:: TEXT EXTRACT

What follows is a guaranteed antidote to mandatory Christmas cheer and the sensation of drowning in a flood of in-laws:
Step 1: Go here and listen to James P. Johnson perform “Snowy Morning Blues.”
Step 2: Repeat Step 1.
Step 3: Read “December, 1972” by Janet Lewis (from Poems Old and New: 1918-1978):
“Rosemary, bay and redwood spray—
I pray you, love, remember.
The hills are green, the skies are grey
Here in our mild December.
We bring our candles and our wreathes
In honor of a blessed day,
To praise and to remember.
“The nights grow longer, and there breathes
A coldness from the rainwet earth
Like sorrow rising in the heart,
A grief from wrongs in which our part
Was sometimes active, sometimes less
In hatred and neglectfulness.

::::
:: DATA EXTRACT

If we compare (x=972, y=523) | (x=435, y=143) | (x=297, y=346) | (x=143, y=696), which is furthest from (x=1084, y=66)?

::::

**EXERCISE AIM:** Continue the Christmas-antidote text above from the point where it stops.

**ANSWER FOR THIS EXERCISE:**
But we are ever sinful men.
Earth’s heavy shadow hides our sun
As if all joy should be undone,
As if we and our race were run.
“Still in such darkness once was born
The very love that moves the stars;
Star of our night, first flower of spring,
The Holy Babe of Christmas morn;
Who is eternally reborn
For us in our remembering.
Therefore, though sorrowing, let us sing
In praise of God’s eternal joy,
And of that little Holy Boy.”
Step 4: Repeat Steps 1 and 3.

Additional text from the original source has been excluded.